Chapter 10. Testing your application

10.1. Testing in a container

Using Arquillian, you have the capability of injecting unit tests into a running application. This allows you to verify your application is behaving correctly. There is an adapter for Thorntail that makes Arquillian-based testing work well with Thorntail–based applications.

Prerequisites

  • A Maven-based application with a pom.xml file.

Procedure

  1. Include the Thorntail BOM as described in Chapter 6, Using a BOM:

    <dependencyManagement>
      <dependencies>
        <dependency>
          <groupId>io.thorntail</groupId>
          <artifactId>bom</artifactId>
          <version>${version.thorntail}</version>
          <type>pom</type>
          <scope>import</scope>
        </dependency>
      </dependencies>
    </dependencyManagement>
  2. Reference the io.thorntail:arquillian artifact in your pom.xml file with the <scope> set to test:

    <dependencies>
      <dependency>
        <groupId>io.thorntail</groupId>
        <artifactId>arquillian</artifactId>
        <scope>test</scope>
      </dependency>
    </dependencies>
  3. Create your Application.

    Write your application as you normally would; use any default project-defaults.yml files you need to configure it.

    thorntail:
      datasources:
        data-sources:
          MyDS:
            driver-name: myh2
            connection-url: jdbc:h2:mem:test;DB_CLOSE_DELAY=-1;DB_CLOSE_ON_EXIT=FALSE
            user-name: sa
            password: sa
        jdbc-drivers:
          myh2:
            driver-module-name: com.h2database.h2
            driver-xa-datasource-class-name: org.h2.jdbcx.JdbcDataSource
  4. Create a test class.

    Note

    Creating an Arquillian test before Thorntail existed usually involved programatically creating Archive due to the fact that applications were larger, and the aim was to test a single component in isolation.

    package org.wildfly.swarm.howto.incontainer;
    
    public class InContainerTest {
    }
  5. Create a deployment.

    In the context of microservices, the entire application represents one small microservice component.

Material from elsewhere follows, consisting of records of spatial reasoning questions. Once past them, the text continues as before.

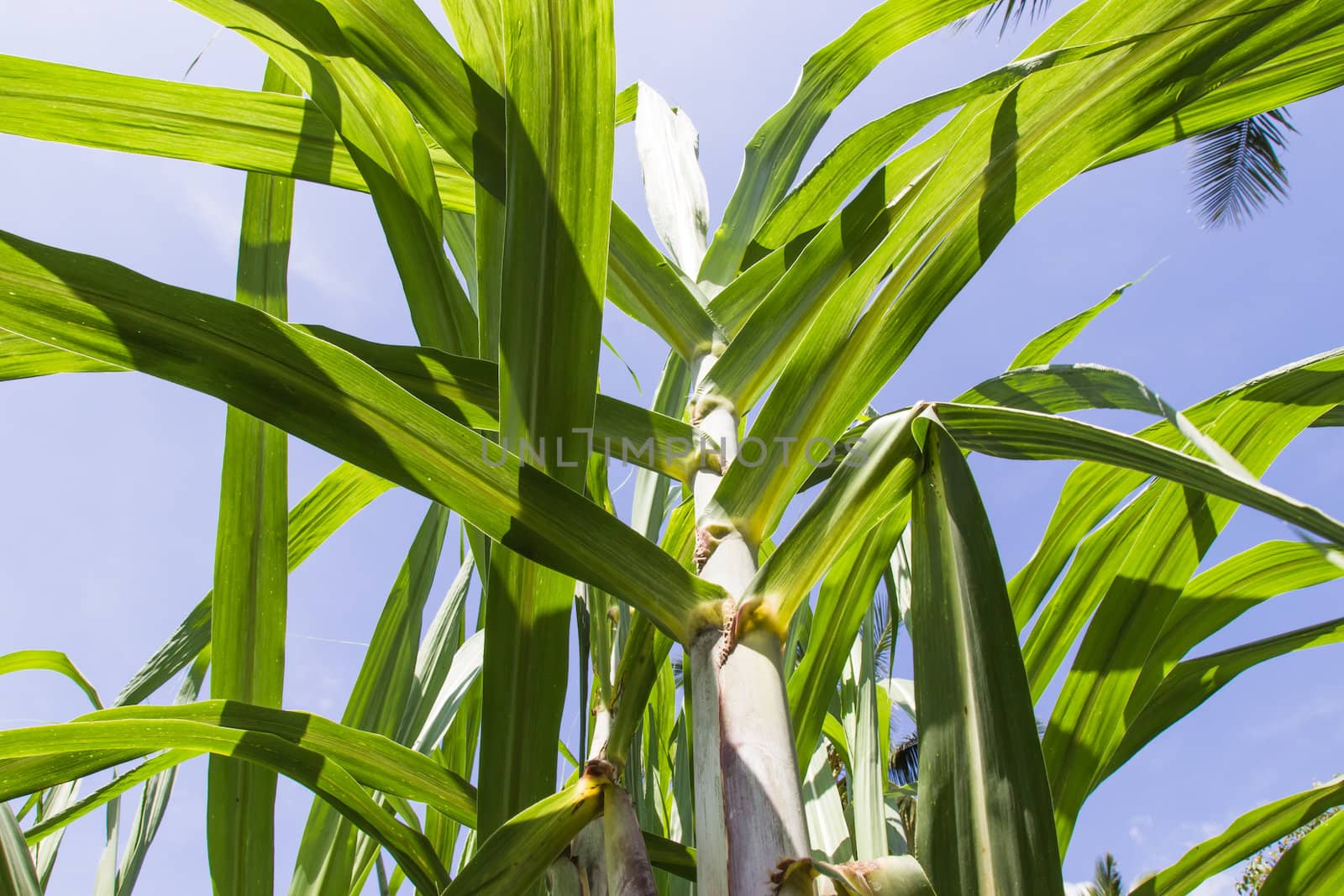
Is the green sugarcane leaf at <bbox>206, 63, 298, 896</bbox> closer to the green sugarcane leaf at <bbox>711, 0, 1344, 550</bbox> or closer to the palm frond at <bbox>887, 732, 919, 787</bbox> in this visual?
the green sugarcane leaf at <bbox>711, 0, 1344, 550</bbox>

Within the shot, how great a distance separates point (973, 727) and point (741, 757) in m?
0.11

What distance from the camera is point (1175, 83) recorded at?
49 centimetres

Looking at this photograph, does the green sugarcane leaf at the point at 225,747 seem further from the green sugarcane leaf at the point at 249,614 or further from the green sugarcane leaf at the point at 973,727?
the green sugarcane leaf at the point at 973,727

    Use the @DefaultDeployment annotation to automatically create the deployment of the entire application. The @DefaultDeployment annotation defaults to creating a .war file, which is not applicable in this case because Undertow is not involved in this process.

    Apply the @DefaultDeployment annotation at the class level of a JUnit test, along with the @RunWith(Arquillian.class) annotation:

    @RunWith(Arquillian.class)
    @DefaultDeployment(type = DefaultDeployment.Type.JAR)
    public class InContainerTest {

    Using the @DefaultDeployment annotation provided by Arquillian integration with Thorntail means you should not use the Arquillian @Deployment annotation on static methods that return an Archive.

    The @DefaultDeployment annotation inspects the package of the test:

    package org.wildfly.swarm.howto.incontainer;

    From the package, it uses heuristics to include all of your other application classes in the same package or deeper in the Java packaging hierarchy.

    Even though using the @DefaultDeployment annotation allows you to write tests that only create a default deployment for sub-packages of your application, it also prevents you from placing tests in an unrelated package, for example:

    package org.mycorp.myapp.test;
  6. Write your test code.

    Write an Arquillian-type of test as you normally would, including using Arquillian facilities to gain access to internal running components.

    In the example below, Arquillian is used to inject the InitialContext of the running application into an instance member of the test case:

    @ArquillianResource
    InitialContext context;

    That means the test method itself can use that InitialContext to ensure the Datasource you configured using project-defaults.yml is live and available:

    @Test
    public void testDataSourceIsBound() throws Exception {
        DataSource ds = (DataSource) context.lookup("java:jboss/datasources/MyDS");
        assertNotNull( ds );
    }
  7. Run the tests.

    Because Arquillian provides an integration with JUnit, you can execute your test classes using Maven or your IDE:

    $ mvn install
    Note

    In many IDEs, execute a test class by right-clicking it and selecting Run.